The confusion comes because a town house, which is simply a multi-story, attached residence, can be owned one of two ways — either with or without the lot. If the developer includes the town house’s lot in the sale, ownership is “freehold” or “fee simple,” just like most single-family detached homes. If the lot isn’t included in the sale, the town-house development is considered either a condominium — where owners own everything up to party (or shared) walls individually, but share ownership of the land and common elements like pools and swimming pools with other neighbors — or a co-op, where individuals receive a fractional stake in buildings, land and common elements that are owned and controlled by an association.
The way a property is owned has a big impact on payments for insurance, maintenance and homeowners’ association fees. So it doesn’t make much sense to try to compare a condominium or co-op town house with a fee-simple single-family house merely on the base of purchase price.
Other factors, like finishes, location and demographics, muddy the comparison, too. For instance, will a 2,000-square-foot urban town house with granite countertops, crown molding and marble floors, targeted to empty-nesters, build up equity faster than a same-sized house with a big yard way out in the suburbs, built for young families? It depends on whether there are more empty-nesters in the area looking for homes at the time you want to sell, or more young families.

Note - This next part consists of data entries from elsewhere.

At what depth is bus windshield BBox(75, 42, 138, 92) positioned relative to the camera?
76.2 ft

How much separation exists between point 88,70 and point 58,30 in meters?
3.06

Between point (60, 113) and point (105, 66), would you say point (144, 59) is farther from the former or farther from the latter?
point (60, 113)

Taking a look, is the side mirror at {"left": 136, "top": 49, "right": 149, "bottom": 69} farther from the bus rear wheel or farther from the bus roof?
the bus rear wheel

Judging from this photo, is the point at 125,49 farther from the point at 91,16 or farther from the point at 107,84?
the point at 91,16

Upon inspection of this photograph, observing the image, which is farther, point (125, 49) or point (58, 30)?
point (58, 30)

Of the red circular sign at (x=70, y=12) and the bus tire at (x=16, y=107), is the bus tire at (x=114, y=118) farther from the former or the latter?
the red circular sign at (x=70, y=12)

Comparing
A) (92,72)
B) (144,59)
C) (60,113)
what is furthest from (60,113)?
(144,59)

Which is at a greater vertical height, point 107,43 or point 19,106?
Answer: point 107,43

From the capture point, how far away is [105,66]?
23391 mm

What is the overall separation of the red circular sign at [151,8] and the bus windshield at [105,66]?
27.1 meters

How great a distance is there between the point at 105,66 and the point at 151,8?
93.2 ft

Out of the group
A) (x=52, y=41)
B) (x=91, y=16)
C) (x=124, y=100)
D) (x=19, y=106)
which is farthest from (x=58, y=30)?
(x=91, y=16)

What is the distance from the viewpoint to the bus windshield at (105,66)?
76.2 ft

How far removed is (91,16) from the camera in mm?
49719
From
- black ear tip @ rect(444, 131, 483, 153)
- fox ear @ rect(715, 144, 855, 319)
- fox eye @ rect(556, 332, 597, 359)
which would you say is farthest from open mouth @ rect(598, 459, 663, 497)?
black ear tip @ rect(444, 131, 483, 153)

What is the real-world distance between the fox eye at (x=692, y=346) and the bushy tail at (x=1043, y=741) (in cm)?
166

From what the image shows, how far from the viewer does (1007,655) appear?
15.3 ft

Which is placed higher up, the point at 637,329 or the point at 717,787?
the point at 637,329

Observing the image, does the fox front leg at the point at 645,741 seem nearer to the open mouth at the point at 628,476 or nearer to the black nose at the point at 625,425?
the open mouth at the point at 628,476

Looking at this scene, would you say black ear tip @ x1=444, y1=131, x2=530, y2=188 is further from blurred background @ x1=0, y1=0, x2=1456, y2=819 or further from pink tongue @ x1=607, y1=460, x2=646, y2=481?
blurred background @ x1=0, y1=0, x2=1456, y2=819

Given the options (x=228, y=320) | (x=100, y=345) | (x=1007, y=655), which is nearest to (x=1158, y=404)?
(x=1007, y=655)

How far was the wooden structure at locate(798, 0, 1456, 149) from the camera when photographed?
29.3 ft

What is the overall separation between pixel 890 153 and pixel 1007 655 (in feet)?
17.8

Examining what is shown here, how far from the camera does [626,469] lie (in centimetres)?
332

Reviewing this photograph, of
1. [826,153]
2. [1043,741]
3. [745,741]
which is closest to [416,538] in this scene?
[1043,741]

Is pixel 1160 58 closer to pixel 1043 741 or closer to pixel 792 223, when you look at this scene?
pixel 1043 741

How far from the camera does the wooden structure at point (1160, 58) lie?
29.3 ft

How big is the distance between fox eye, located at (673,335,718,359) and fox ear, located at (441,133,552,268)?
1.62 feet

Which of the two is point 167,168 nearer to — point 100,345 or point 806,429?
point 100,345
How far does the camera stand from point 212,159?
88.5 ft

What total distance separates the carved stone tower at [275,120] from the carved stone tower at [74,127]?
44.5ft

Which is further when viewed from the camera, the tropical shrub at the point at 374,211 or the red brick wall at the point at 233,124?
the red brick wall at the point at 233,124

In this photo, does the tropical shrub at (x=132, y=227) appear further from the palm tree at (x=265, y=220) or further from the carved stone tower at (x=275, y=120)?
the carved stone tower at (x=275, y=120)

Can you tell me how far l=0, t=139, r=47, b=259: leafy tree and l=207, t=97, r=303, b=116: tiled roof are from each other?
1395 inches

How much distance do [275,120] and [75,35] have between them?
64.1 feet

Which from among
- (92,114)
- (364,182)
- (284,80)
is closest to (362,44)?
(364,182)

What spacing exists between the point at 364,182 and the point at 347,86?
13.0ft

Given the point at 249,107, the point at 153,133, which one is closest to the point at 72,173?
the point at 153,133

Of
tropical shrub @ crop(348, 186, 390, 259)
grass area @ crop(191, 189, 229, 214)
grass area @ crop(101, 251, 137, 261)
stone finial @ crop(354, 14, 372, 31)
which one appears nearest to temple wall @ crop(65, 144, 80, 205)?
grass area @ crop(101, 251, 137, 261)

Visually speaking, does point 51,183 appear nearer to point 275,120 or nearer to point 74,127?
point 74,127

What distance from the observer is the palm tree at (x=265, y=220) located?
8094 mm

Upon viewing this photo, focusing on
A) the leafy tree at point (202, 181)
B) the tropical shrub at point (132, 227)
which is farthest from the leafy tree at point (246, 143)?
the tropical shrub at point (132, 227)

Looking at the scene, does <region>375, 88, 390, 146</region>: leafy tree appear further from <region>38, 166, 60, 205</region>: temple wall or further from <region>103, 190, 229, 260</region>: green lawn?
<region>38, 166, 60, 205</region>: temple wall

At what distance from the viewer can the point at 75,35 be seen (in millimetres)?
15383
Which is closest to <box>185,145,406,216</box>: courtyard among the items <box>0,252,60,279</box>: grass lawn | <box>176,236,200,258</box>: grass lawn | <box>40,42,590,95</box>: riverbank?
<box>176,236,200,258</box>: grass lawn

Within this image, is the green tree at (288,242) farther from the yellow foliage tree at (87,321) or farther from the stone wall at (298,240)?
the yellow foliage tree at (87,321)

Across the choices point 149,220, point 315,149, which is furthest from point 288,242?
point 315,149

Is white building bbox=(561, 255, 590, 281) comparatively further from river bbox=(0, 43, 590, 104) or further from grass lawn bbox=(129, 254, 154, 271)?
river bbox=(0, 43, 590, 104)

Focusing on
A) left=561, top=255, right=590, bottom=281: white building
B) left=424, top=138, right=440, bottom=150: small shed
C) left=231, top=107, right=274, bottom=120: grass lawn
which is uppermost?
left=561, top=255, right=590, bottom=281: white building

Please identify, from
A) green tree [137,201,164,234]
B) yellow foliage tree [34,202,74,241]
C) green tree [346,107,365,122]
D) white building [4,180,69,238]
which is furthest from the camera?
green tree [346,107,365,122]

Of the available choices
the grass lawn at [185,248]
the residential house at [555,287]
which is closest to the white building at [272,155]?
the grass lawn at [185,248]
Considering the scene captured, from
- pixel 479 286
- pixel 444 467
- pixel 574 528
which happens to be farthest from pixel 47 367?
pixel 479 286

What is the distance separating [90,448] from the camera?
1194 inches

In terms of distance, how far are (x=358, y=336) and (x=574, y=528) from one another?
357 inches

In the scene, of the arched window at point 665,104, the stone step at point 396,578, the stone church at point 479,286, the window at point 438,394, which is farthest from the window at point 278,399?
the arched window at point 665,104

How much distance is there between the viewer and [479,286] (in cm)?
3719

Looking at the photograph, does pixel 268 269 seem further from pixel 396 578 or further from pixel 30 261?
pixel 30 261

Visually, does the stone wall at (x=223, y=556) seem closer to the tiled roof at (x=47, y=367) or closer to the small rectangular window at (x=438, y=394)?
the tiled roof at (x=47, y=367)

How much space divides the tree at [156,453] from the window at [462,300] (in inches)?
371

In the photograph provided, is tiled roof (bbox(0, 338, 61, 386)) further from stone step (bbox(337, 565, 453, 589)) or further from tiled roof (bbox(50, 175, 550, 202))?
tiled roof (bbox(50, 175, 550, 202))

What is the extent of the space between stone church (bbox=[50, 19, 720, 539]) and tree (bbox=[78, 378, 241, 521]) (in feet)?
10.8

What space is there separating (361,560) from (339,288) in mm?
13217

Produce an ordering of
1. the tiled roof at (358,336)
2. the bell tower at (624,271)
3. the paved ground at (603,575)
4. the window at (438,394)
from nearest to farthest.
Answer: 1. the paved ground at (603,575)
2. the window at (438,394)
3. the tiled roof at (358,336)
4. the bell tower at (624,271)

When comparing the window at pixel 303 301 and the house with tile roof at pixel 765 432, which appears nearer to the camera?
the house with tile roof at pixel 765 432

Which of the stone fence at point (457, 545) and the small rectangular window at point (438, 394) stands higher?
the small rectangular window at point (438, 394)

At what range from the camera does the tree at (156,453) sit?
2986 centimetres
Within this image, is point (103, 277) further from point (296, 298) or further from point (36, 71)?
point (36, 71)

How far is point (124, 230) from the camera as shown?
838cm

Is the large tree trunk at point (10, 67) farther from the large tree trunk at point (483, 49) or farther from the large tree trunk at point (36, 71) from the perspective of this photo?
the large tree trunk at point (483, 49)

If you have already narrowed your search to a particular town house and single-family house, it may be worthwhile to check public records at your local municipality or online. But don’t assume that these rates will be constant forever (even though some economists make that very assumption when they make their pricing prognostications). A change in traffic patterns that creates gridlock might make an urban town house more valuable to buyers in the future than a comparable suburban tract house; conversely, an uptick in crime in a neighborhood may cause buyers to flee to the ‘burbs. Since such events are inherently unpredictable, you might as well just buy the house that you like best.
– June Fletcher is a staff reporter at The Wall Street Journal and the author of “House Poor” (Harper Collins, 2005).